From what I understand, getSumOfElementsBefore_v2() fixes that problem, since storing a reference to the array in final field Holder#it would establish a "happens-after" relationship with regard to the array element writes. Unfortunately, that version of the code would need to create and maintain an extra heap object, and would require that every attempt to access the sum-of-elements array go through an extra level of indirection.
I think getSumOfElementsBefore_v3() would be cheaper but still safe. The JVM guarantees that all actions which were done to a new object before a reference is stored into a final field will be visible to all threads by the time any thread can see that reference. Thus, even if other threads don't use Holder#it directly, the fact that they are using a reference which was copied from that field would establish that they can't see the reference until after everything that was done before the store has actually happened.
Even though the latter method limits the overhead (versus the unsafe method) to the times when the new array is created (rather than adding overhead to every read), it still seems rather ugly to create a new object purely for the purpose of writing and reading back a final field.

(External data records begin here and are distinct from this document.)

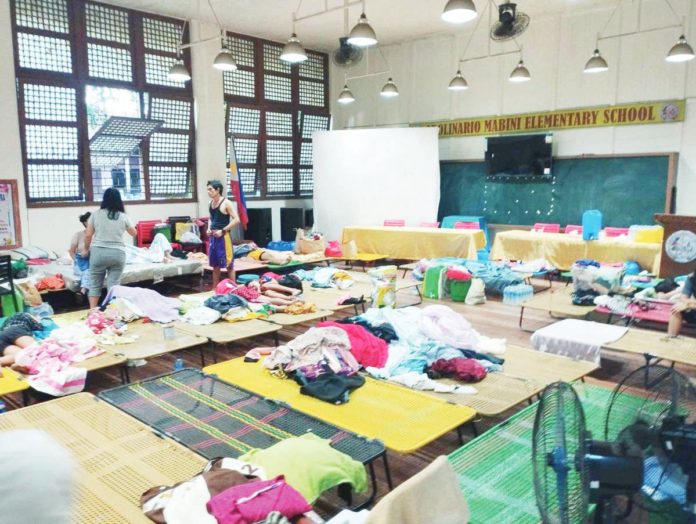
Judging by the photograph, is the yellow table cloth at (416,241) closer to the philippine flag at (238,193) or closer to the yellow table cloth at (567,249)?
the yellow table cloth at (567,249)

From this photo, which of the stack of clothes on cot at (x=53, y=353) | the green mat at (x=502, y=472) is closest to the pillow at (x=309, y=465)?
the green mat at (x=502, y=472)

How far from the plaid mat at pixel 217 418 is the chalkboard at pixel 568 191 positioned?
25.2 feet

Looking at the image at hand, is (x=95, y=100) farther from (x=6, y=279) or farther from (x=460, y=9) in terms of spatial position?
(x=460, y=9)

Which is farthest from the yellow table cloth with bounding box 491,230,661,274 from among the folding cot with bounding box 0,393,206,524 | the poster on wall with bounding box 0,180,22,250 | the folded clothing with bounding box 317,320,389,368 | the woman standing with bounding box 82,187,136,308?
the poster on wall with bounding box 0,180,22,250

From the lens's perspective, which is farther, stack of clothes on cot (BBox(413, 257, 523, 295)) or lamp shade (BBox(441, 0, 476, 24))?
stack of clothes on cot (BBox(413, 257, 523, 295))

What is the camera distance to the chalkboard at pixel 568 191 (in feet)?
28.2

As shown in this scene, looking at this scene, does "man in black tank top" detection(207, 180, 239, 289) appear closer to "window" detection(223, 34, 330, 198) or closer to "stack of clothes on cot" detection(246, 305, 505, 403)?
"stack of clothes on cot" detection(246, 305, 505, 403)

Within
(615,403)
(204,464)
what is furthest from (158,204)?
(615,403)

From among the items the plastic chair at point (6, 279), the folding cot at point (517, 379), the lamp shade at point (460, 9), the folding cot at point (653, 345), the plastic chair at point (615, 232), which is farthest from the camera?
the plastic chair at point (615, 232)

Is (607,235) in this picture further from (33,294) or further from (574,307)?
(33,294)

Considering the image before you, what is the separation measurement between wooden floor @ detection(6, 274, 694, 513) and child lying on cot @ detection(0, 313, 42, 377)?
0.45 metres

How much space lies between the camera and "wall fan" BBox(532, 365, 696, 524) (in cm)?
148

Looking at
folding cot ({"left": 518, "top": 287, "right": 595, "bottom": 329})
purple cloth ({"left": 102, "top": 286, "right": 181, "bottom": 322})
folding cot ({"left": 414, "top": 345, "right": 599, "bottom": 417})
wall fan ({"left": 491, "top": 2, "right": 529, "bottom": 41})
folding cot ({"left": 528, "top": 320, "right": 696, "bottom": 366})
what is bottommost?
folding cot ({"left": 414, "top": 345, "right": 599, "bottom": 417})

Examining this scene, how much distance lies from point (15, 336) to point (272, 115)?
808cm
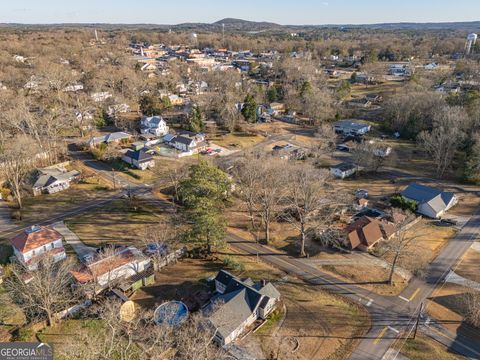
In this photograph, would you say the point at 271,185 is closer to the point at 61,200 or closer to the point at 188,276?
the point at 188,276

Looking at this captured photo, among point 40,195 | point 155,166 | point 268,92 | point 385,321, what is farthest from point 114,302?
point 268,92

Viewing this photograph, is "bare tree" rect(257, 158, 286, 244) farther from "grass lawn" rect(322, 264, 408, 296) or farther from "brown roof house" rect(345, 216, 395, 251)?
"grass lawn" rect(322, 264, 408, 296)

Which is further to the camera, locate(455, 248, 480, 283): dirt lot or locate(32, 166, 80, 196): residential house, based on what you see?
locate(32, 166, 80, 196): residential house

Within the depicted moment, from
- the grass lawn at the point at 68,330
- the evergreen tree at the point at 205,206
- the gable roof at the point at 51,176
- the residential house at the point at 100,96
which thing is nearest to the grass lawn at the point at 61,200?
the gable roof at the point at 51,176

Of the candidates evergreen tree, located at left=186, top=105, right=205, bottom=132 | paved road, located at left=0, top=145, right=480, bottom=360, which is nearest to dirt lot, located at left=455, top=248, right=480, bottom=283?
paved road, located at left=0, top=145, right=480, bottom=360

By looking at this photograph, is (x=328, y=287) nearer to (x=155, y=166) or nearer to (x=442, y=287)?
(x=442, y=287)

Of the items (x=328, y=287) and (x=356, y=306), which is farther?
(x=328, y=287)
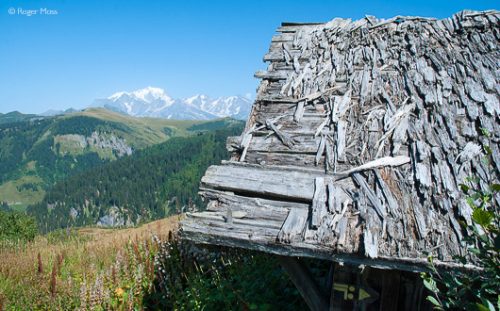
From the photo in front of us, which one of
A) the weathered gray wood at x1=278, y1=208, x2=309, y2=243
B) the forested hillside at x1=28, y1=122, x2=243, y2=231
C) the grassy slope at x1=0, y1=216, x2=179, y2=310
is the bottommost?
the forested hillside at x1=28, y1=122, x2=243, y2=231

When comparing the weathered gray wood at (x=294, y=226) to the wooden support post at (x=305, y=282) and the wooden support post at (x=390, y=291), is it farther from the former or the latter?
the wooden support post at (x=390, y=291)

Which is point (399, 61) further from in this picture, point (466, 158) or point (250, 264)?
point (250, 264)

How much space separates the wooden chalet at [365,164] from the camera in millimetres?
2834

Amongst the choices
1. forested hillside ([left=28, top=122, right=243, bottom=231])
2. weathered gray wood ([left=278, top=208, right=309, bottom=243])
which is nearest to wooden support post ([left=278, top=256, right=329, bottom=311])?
weathered gray wood ([left=278, top=208, right=309, bottom=243])

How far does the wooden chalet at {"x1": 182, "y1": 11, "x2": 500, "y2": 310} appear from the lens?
2834mm

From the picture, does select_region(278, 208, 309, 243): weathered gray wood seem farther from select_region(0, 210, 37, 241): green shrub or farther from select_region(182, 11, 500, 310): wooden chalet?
select_region(0, 210, 37, 241): green shrub

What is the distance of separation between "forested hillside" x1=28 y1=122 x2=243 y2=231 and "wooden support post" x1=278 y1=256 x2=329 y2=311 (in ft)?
419

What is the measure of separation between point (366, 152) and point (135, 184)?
508ft

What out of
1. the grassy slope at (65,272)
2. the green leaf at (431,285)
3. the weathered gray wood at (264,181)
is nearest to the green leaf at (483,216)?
the green leaf at (431,285)

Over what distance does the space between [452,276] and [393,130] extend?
1.58m

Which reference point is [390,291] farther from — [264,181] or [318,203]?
[264,181]

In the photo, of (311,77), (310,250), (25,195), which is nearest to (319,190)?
(310,250)

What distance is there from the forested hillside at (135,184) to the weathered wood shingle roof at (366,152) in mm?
127211

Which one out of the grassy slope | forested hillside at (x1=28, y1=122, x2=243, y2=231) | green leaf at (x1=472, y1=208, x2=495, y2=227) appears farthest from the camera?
forested hillside at (x1=28, y1=122, x2=243, y2=231)
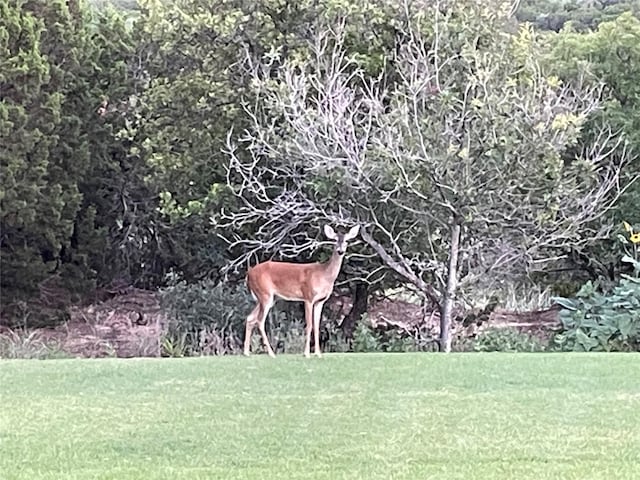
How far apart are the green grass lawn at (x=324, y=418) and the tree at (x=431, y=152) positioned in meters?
2.27

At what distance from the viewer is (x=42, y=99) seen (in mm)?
12352

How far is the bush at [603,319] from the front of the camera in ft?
36.2

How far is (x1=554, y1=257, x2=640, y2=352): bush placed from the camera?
11039 millimetres

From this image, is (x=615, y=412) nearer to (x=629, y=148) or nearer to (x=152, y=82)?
(x=629, y=148)

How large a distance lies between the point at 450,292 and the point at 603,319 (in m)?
1.78

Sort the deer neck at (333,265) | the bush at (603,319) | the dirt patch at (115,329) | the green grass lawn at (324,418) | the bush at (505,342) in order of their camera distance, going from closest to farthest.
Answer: the green grass lawn at (324,418) < the deer neck at (333,265) < the bush at (603,319) < the bush at (505,342) < the dirt patch at (115,329)

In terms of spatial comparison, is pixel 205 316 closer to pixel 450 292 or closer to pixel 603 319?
pixel 450 292

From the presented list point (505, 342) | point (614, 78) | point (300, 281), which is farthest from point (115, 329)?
point (614, 78)

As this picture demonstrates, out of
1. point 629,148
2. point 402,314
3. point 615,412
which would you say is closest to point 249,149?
point 402,314

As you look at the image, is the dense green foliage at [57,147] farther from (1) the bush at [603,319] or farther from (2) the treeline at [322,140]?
(1) the bush at [603,319]

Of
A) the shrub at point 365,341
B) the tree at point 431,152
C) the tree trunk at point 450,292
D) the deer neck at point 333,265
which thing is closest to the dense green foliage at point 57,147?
the tree at point 431,152

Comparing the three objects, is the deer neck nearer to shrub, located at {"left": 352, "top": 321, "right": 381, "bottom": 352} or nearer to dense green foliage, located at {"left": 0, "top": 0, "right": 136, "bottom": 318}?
shrub, located at {"left": 352, "top": 321, "right": 381, "bottom": 352}

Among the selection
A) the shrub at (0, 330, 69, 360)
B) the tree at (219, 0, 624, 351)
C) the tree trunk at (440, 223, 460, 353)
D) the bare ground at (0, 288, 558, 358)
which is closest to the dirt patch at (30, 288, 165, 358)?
the bare ground at (0, 288, 558, 358)

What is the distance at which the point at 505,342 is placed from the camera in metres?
11.6
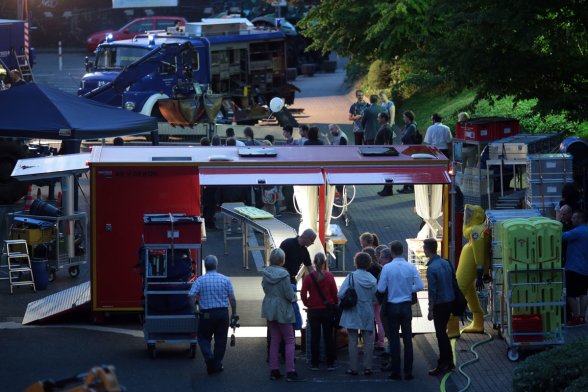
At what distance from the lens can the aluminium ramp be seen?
17344 mm

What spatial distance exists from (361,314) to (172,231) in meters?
2.80

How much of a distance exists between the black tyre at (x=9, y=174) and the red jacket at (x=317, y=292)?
12174mm

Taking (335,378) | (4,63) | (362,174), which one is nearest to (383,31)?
(4,63)

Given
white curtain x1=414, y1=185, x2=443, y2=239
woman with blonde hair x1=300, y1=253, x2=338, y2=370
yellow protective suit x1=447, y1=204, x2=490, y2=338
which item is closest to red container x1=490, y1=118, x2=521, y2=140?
white curtain x1=414, y1=185, x2=443, y2=239

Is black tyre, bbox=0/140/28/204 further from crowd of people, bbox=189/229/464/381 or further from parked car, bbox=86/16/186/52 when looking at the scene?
parked car, bbox=86/16/186/52

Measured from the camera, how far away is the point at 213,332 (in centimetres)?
1510

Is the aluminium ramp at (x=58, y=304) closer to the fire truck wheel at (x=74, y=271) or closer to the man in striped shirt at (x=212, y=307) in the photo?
the fire truck wheel at (x=74, y=271)

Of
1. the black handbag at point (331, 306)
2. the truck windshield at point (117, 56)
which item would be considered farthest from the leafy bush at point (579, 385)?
the truck windshield at point (117, 56)

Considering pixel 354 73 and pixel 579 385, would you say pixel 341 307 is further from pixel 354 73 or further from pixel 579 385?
Result: pixel 354 73

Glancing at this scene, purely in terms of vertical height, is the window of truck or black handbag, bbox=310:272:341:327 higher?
the window of truck

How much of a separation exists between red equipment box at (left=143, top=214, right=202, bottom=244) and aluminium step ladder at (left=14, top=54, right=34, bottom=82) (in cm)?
2595

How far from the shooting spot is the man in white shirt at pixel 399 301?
14.9 m

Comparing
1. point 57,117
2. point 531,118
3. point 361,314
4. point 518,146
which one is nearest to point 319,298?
point 361,314

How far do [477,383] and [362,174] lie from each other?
3.98 m
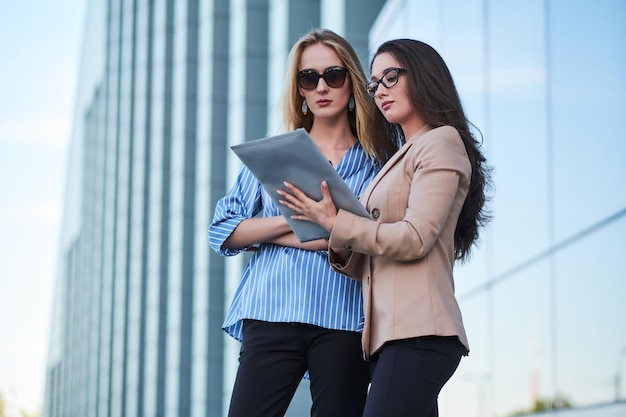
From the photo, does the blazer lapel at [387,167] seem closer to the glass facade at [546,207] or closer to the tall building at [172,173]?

Making the array field volatile would achieve legitimate semantics, but would add memory-system overhead every time the field is read (a volatile qualifier would require that the code notice if the field has been written in another thread, but that's overkill for this application; what's necessary is merely that any thread which does see that the field has been written also see all writes which occurred to the array identify thereby before the reference was stored). Is there any way to achieve similar semantics without having to either create and abandon a superfluous temporary object, or add additional overhead every time the field is read??
Your third version does not work. The guarantees made for a properly constructed object stored in a final instance field apply to reads of that final field only. Since the other threads don’t read that final variable, there is no guaranty made.
Most notably, the fact that the initialization of the array has to be completed before the array reference is stored in the final Holder.it variable does not say anything about when the sumOfPrevElements3 variable will be written (as seen by other threads). In practice, a JVM might optimize away the entire Holder instance creation as it has no side-effects, thus the resulting code behaves like an ordinary unsafe publication of an int[] array.
For using the final field publication guaranty you have to publish the Holder instance containing the final field, there is no way around it.
But if that additional instance annoys you, you should really consider using a simple volatile variable. After all, you are making only assumptions about the cost of that volatile variable, in other words, thinking about premature optimization.
After all, detecting a change made by another thread doesn’t have to be expensive, e.g. on x86 it doesn’t even need an access to the main memory as it has cache coherence. It’s also possible that an optimizer detects that you never write to the variable again once it became non-null, then enabling almost all optimizations possible for ordinary fields once a non-null reference has been read.
So the conclusion is as always: measure, don’t guess. And start optimizing only once you found a real bottleneck.
I think your second and third examples do work (sort of, as you say the reference itself might not be noticed by another thread, which might re-assign the array. That's a lot of extra work!).
But those examples are based on a faulty premise: it is not true that a volatile field requires the reader to "notice" the change. In fact, volatile and final fields perform exactly the same operation. The read operation of a volatile or a final has no overhead on most CPU architectures. I believe on a write volatile has a tiny amount of extra overhead.
So I would just use volatile here, and not worry about your supposed "optimizations". The difference in speed, if any, is going to be extremely slight, and I'm talking like an extra 4 bytes written with a bus-lock, if that. And your "optimized" code is pretty god-awful to read.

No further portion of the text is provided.